* [Aim of the exercise]:
Using the data below, copy each line that includes the word "scientific".

Top of Supplied entries

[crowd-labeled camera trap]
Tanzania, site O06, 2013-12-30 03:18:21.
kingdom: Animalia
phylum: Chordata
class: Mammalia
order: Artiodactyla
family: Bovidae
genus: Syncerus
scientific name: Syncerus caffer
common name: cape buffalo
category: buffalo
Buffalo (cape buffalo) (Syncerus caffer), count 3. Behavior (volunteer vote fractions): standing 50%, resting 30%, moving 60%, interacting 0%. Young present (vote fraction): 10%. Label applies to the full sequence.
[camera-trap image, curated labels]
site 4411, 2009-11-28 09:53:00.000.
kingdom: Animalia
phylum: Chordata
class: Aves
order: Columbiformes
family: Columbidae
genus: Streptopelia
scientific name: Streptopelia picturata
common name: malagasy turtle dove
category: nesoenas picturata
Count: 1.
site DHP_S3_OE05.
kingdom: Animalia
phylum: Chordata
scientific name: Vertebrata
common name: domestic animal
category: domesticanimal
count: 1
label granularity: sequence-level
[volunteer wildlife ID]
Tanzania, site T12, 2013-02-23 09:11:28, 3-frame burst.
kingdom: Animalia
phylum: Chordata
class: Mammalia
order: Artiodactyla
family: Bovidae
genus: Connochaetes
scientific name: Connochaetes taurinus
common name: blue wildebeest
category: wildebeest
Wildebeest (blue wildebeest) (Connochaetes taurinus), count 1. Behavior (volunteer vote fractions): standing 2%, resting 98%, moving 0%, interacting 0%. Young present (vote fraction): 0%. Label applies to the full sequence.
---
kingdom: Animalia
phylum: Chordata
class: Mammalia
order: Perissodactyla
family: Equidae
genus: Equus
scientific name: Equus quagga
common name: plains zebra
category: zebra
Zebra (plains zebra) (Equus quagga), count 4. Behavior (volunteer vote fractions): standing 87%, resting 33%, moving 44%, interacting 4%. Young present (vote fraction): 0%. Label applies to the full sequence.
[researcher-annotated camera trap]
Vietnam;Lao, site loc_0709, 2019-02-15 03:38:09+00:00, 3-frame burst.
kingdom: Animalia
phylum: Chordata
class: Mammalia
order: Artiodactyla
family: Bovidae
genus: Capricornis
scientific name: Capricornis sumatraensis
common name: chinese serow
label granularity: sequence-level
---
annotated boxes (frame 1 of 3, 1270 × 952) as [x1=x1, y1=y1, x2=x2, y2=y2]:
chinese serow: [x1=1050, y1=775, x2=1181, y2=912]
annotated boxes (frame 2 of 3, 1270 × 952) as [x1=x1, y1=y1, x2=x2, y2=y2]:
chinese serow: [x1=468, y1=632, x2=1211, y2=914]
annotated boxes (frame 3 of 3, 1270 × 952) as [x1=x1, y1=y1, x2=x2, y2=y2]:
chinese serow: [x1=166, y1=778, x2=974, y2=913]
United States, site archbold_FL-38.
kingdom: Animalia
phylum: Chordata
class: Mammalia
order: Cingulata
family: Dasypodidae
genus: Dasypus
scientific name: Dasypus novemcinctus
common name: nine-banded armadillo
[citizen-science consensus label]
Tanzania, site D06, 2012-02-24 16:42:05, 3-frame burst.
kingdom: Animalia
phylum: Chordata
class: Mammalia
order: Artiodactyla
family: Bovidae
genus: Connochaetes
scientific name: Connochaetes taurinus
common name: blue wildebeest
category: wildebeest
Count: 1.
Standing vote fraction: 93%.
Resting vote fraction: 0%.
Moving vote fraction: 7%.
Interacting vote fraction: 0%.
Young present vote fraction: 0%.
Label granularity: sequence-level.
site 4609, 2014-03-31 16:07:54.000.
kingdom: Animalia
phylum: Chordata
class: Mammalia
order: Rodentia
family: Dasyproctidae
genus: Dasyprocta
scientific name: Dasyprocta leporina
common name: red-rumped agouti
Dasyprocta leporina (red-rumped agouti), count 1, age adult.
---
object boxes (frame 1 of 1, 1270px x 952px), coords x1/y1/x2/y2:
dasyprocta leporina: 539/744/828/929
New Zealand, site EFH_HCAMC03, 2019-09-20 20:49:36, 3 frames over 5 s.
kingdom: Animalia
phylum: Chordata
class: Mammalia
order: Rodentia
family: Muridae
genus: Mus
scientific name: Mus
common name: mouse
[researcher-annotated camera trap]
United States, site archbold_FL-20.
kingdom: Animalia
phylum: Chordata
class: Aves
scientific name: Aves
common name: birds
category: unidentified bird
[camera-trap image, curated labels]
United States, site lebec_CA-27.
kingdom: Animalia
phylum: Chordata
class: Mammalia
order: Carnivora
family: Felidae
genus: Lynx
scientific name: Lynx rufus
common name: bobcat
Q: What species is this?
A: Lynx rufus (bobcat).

Bottom of Supplied entries

* [Solution for this exercise]:
scientific name: Syncerus caffer
scientific name: Streptopelia picturata
scientific name: Vertebrata
scientific name: Connochaetes taurinus
scientific name: Equus quagga
scientific name: Capricornis sumatraensis
scientific name: Dasypus novemcinctus
scientific name: Connochaetes taurinus
scientific name: Dasyprocta leporina
scientific name: Mus
scientific name: Aves
scientific name: Lynx rufus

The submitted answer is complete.